🤖 AI Summary
To address high false positives, catastrophic forgetting, and traceability challenges in APT detection caused by concept drift, this paper proposes the first provenance-aware intrusion detection system designed for lifelong learning. Methodologically, it introduces a novel fourfold synergistic mechanism: (1) pseudo-edge connections to mitigate catastrophic forgetting; (2) suspicious state transition blocking to prevent malicious pattern acquisition; (3) path-level node filtering to enhance alert precision; and (4) micro-graph construction to support attack process reconstruction. The approach integrates incremental graph neural networks, system-call provenance graph modeling, dynamic pseudo-edge augmentation, and subgraph reconstruction. Evaluated on mainstream benchmarks, it achieves 30%, 54%, and 29% improvements in window-level, graph-level, and node-level detection accuracy, respectively.
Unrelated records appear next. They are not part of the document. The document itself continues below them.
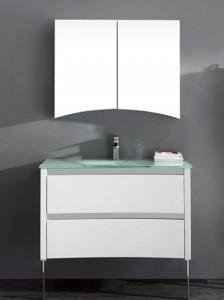 sd034-1000b-meuble-salle-de-bain-blanc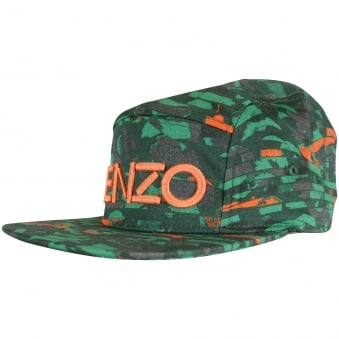 Kenzo Boys Green/Orange Logo Strapback Cap
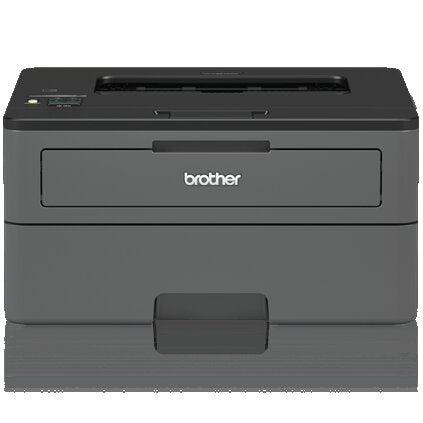 Brother Extended Print Monochrome Compact Laser Printer, 64MB Memory, 36 ppm, 250 Sheets, WiFi, Duplex Printing, Up to 2 Years of Toner In-box - HL-L2370DW XL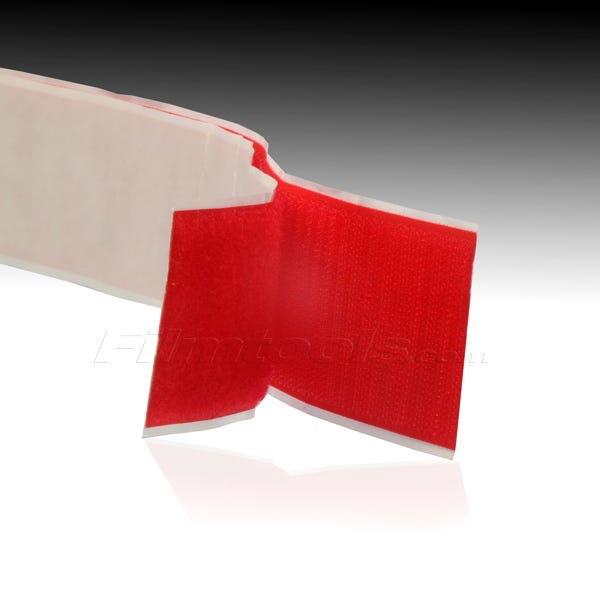 """2"""" Adhesive Backed Hook and Loop - Red R2007L - R2007H"""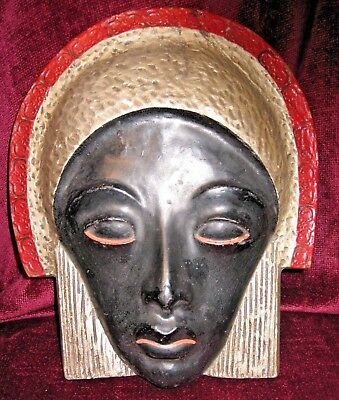 Stunning French Art Deco Wall Mask - signed on reverse - 1933.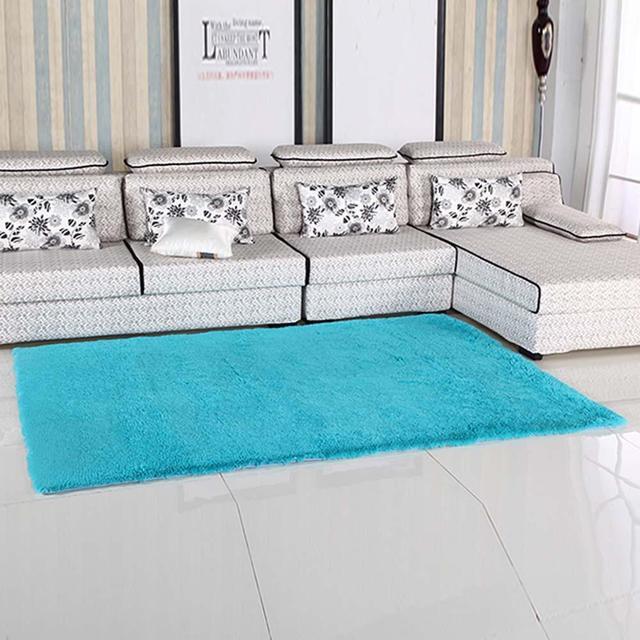Fluffy Rugs Anti Skiding Shaggy Area Rug Dining Rooms Carpet Floor Mats Blue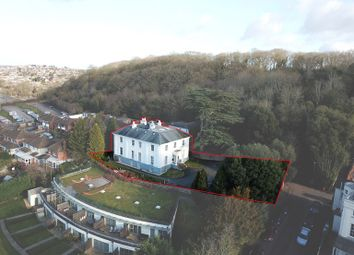 Thumbnail Land for sale in Lark Hill Road, Worcester
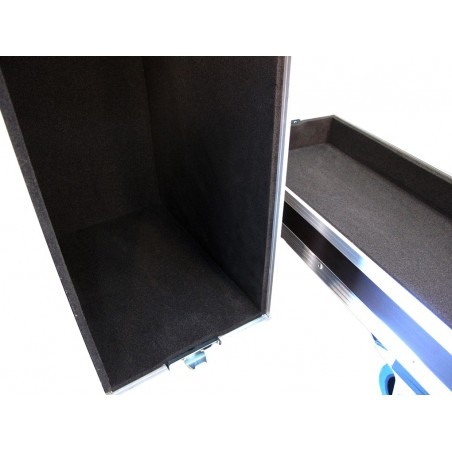 Flight cases para Pantalla Cornell 1x12 Cab Rear-Loaded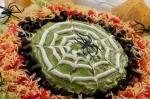 Spiderweb Dip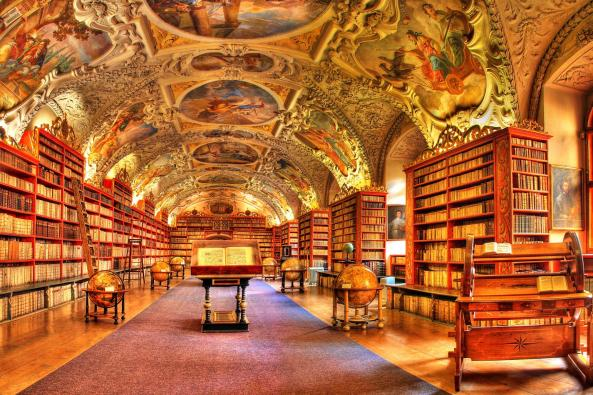 strahov-theological-hall-prague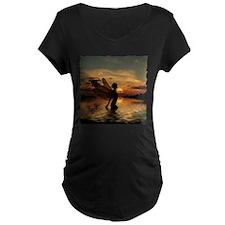 Fairy at Sunset T-Shirt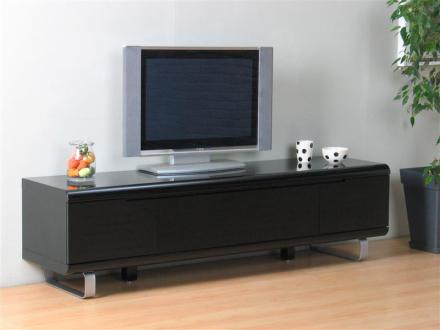 Spacy TV skjenk med 2 skuffer og 1 klaff i svart høyglans.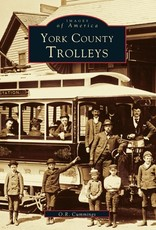 Images of America York County Trolleys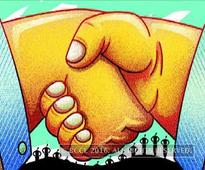Paytm appoints Varun Khullar as head of partnerships division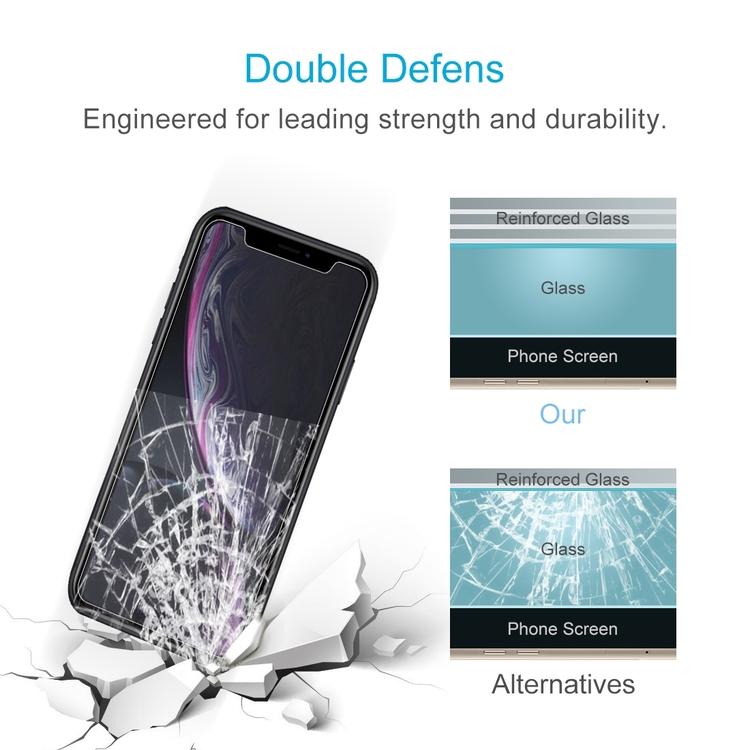 iPhone XR skärmskydd av härdat glas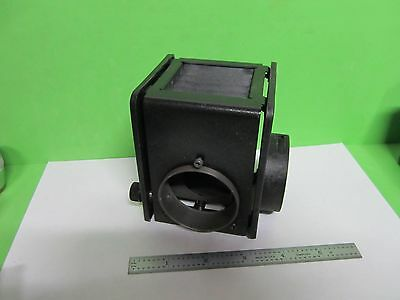 Microscope Part Nikon Japan Lamp Housing Illuminator As Pictured Bint4-06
It significantly suppresses concept-drift-induced false positives and enables dynamic modeling, precise alerting, and interpretable provenance tracing over continuous streaming data.
📝 Abstract
As Advanced Persistent Threat (APT) complexity increases, provenance data is increasingly used for detection. Anomaly-based systems are gaining attention due to their attack-knowledge-agnostic nature and ability to counter zero-day vulnerabilities. However, traditional detection paradigms, which train on offline, limited-size data, often overlook concept drift - unpredictable changes in streaming data distribution over time. This leads to high false positive rates. We propose incremental learning as a new paradigm to mitigate this issue. However, we identify FOUR CHALLENGES while integrating incremental learning as a new paradigm. First, the long-running incremental system must combat catastrophic forgetting (C1) and avoid learning malicious behaviors (C2). Then, the system needs to achieve precise alerts (C3) and reconstruct attack scenarios (C4). We present METANOIA, the first lifelong detection system that mitigates the high false positives due to concept drift. It connects pseudo edges to combat catastrophic forgetting, transfers suspicious states to avoid learning malicious behaviors, filters nodes at the path-level to achieve precise alerts, and constructs mini-graphs to reconstruct attack scenarios. Using state-of-the-art benchmarks, we demonstrate that METANOIA improves precision performance at the window-level, graph-level, and node-level by 30%, 54%, and 29%, respectively, compared to previous approaches.